Goal of the exercise
Copy out all the records below, replacing "honor guard soldier" with "ceremonial guard" and changing nothing else. Omit the pictures.

Information shown
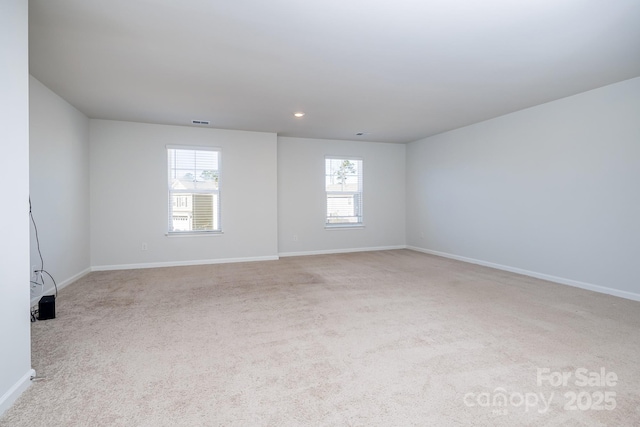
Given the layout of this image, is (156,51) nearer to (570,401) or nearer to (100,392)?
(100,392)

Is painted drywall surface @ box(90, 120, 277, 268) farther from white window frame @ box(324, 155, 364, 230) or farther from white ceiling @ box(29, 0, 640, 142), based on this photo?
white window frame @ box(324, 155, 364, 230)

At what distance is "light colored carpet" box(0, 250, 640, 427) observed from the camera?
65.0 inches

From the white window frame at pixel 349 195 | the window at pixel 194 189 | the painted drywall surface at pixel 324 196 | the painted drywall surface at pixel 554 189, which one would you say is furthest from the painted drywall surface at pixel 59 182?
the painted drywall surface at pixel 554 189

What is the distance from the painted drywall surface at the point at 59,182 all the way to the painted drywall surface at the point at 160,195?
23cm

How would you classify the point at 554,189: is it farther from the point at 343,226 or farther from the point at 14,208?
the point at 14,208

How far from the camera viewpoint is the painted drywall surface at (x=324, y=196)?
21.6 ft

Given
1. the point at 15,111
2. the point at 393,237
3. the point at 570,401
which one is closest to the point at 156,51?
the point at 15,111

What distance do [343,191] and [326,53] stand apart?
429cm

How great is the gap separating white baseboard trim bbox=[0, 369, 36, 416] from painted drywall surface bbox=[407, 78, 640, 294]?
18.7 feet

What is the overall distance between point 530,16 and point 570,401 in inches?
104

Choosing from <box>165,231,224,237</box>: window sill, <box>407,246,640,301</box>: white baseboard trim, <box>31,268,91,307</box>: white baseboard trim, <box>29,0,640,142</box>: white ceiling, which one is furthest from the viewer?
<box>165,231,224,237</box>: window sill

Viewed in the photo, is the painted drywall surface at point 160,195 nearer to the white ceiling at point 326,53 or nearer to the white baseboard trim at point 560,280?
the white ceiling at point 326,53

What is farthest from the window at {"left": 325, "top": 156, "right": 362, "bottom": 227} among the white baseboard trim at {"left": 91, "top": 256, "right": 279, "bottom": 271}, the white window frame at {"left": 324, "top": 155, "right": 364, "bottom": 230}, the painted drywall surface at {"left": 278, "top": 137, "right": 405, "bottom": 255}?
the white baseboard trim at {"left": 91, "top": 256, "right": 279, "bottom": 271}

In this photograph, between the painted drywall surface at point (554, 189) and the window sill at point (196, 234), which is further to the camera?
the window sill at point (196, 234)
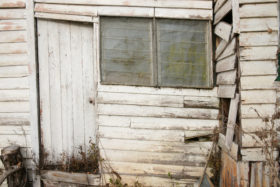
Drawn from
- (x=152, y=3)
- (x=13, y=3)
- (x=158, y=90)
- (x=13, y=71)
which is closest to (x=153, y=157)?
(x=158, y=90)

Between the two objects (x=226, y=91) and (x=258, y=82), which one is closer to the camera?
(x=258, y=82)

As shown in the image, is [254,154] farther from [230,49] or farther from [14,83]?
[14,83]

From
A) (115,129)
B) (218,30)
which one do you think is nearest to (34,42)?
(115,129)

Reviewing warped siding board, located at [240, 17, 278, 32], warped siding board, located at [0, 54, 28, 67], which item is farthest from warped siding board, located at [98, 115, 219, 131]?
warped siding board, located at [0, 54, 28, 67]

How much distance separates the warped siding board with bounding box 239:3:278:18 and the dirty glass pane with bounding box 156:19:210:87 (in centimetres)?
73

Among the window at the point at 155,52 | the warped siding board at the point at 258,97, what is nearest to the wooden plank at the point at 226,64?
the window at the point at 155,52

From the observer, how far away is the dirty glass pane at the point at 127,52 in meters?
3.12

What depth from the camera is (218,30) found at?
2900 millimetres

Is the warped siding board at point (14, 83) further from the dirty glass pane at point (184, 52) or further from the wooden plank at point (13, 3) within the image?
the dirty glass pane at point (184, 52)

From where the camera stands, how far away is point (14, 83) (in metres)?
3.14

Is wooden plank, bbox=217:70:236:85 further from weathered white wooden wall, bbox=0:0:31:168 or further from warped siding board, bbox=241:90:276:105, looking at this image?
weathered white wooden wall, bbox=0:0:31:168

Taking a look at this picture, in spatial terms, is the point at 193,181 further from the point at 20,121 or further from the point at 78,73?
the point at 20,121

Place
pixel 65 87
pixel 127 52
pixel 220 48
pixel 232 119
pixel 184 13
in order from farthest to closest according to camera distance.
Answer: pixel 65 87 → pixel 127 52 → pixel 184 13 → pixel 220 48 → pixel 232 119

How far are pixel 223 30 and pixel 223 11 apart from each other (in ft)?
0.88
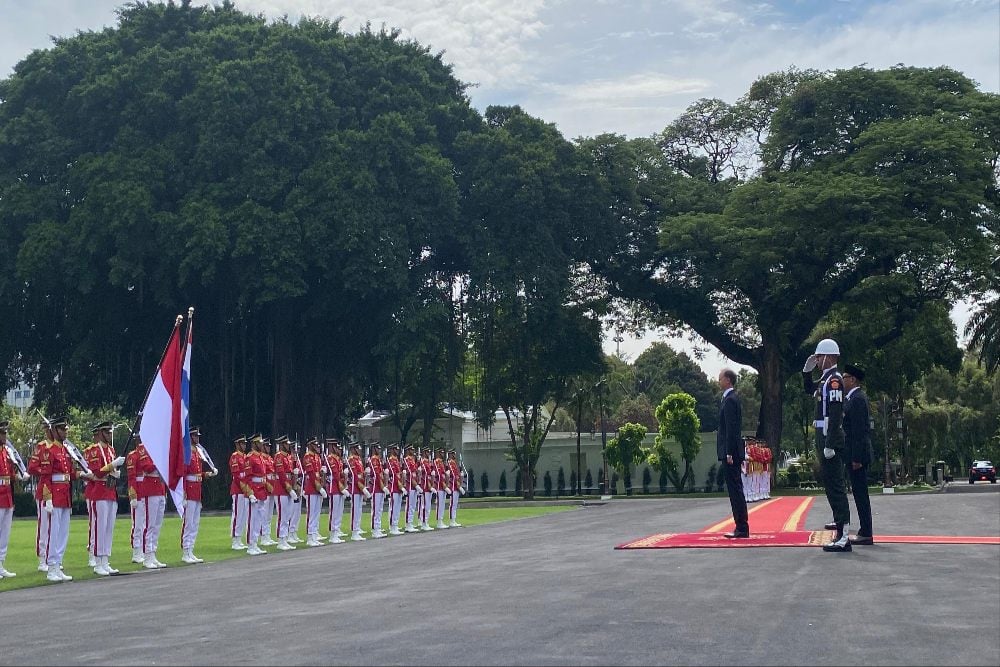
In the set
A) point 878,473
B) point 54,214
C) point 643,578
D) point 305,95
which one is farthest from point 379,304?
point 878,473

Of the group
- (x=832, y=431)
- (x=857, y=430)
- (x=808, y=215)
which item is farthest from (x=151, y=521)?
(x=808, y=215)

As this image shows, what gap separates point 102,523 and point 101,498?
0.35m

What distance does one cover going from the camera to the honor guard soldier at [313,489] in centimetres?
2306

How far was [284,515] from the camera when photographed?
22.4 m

Solution for this exercise
Given the layout of this image, is (156,51) nearer to (570,401) or nearer to (100,392)?
(100,392)

Is painted drywall surface @ box(90, 120, 277, 268) farther from white window frame @ box(324, 155, 364, 230) or farther from white ceiling @ box(29, 0, 640, 142), based on this photo?
white window frame @ box(324, 155, 364, 230)

At what distance is "light colored carpet" box(0, 250, 640, 427) observed from the camera?
65.0 inches

From the white window frame at pixel 349 195 | the window at pixel 194 189 | the painted drywall surface at pixel 324 196 | the painted drywall surface at pixel 554 189, which one would you say is furthest from the painted drywall surface at pixel 59 182?
the painted drywall surface at pixel 554 189

What is the distance from the painted drywall surface at the point at 59,182 all the way to the painted drywall surface at the point at 160,195?
23cm

How would you classify the point at 554,189: is it farther from the point at 343,226 or farther from the point at 14,208?
the point at 14,208

How far from the camera viewpoint is the painted drywall surface at (x=324, y=196)?
21.6 ft

Given
1. the point at 15,111
2. the point at 393,237
3. the point at 570,401
which one is closest to the point at 156,51?
the point at 15,111

What distance do [343,191] and [326,53] stand apart?
429cm

How great is the gap separating white baseboard trim bbox=[0, 369, 36, 416] from painted drywall surface bbox=[407, 78, 640, 294]?
18.7 feet

What is the overall distance between point 530,16 and point 570,401 in inches?
104

Choosing from <box>165,231,224,237</box>: window sill, <box>407,246,640,301</box>: white baseboard trim, <box>31,268,91,307</box>: white baseboard trim, <box>29,0,640,142</box>: white ceiling, which one is furthest from the viewer?
<box>165,231,224,237</box>: window sill

Viewed in the photo, is the painted drywall surface at point 160,195 nearer to the white ceiling at point 326,53 or nearer to the white baseboard trim at point 560,280?
the white ceiling at point 326,53

What is farthest from the window at {"left": 325, "top": 156, "right": 362, "bottom": 227} among the white baseboard trim at {"left": 91, "top": 256, "right": 279, "bottom": 271}, the white window frame at {"left": 324, "top": 155, "right": 364, "bottom": 230}, the painted drywall surface at {"left": 278, "top": 137, "right": 405, "bottom": 255}?
the white baseboard trim at {"left": 91, "top": 256, "right": 279, "bottom": 271}

In this photograph, between the painted drywall surface at point (554, 189) and the window sill at point (196, 234), which is further to the camera?
the window sill at point (196, 234)
Drawn from
- (x=152, y=3)
- (x=13, y=3)
- (x=158, y=90)
- (x=13, y=71)
which is closest to (x=153, y=157)?
(x=158, y=90)

Between the two objects (x=226, y=91) and (x=258, y=82), which one is closer to the camera?
(x=258, y=82)

As shown in the image, is [254,154] farther from [230,49] or farther from [14,83]?
[14,83]

From
A) (115,129)
B) (218,30)
which one do you think is nearest to (34,42)?
(115,129)

Reviewing warped siding board, located at [240, 17, 278, 32], warped siding board, located at [0, 54, 28, 67], which item is farthest from warped siding board, located at [98, 115, 219, 131]?
warped siding board, located at [0, 54, 28, 67]

How much distance separates the warped siding board with bounding box 239:3:278:18 and the dirty glass pane with bounding box 156:19:210:87 (in centimetres)?
73

Among the window at the point at 155,52 | the warped siding board at the point at 258,97, what is nearest to the wooden plank at the point at 226,64?
the window at the point at 155,52

From the observer, how far away is the dirty glass pane at the point at 127,52 in meters?
3.12

What depth from the camera is (218,30) found at?
2900 millimetres

Is the warped siding board at point (14, 83) further from the dirty glass pane at point (184, 52) or further from the wooden plank at point (13, 3) within the image?
the dirty glass pane at point (184, 52)

From where the camera stands, how far away is point (14, 83) (in metres)?
3.14

Is wooden plank, bbox=217:70:236:85 further from weathered white wooden wall, bbox=0:0:31:168 or further from warped siding board, bbox=241:90:276:105, looking at this image?
weathered white wooden wall, bbox=0:0:31:168

Taking a look at this picture, in spatial terms, is the point at 193,181 further from the point at 20,121 or further from the point at 78,73?
the point at 20,121

Place
pixel 65 87
pixel 127 52
pixel 220 48
pixel 232 119
pixel 184 13
in order from farthest to closest according to camera distance.
Answer: pixel 65 87 → pixel 127 52 → pixel 184 13 → pixel 220 48 → pixel 232 119

How far are pixel 223 30 and pixel 223 11 apart from each other (in ft)?
0.88
In the set
A) point 878,473
B) point 54,214
C) point 643,578
D) point 305,95
which one is farthest from point 379,304?
point 878,473

Of the group
- (x=832, y=431)
- (x=857, y=430)
- (x=808, y=215)
which item is farthest from (x=151, y=521)?
(x=808, y=215)

As this image shows, what gap separates point 102,523 and point 101,498?
0.35m

What distance does one cover going from the camera to the ceremonial guard at [313,489] in centimetres?
2306

How far was [284,515] from the camera when photographed?
22.4 m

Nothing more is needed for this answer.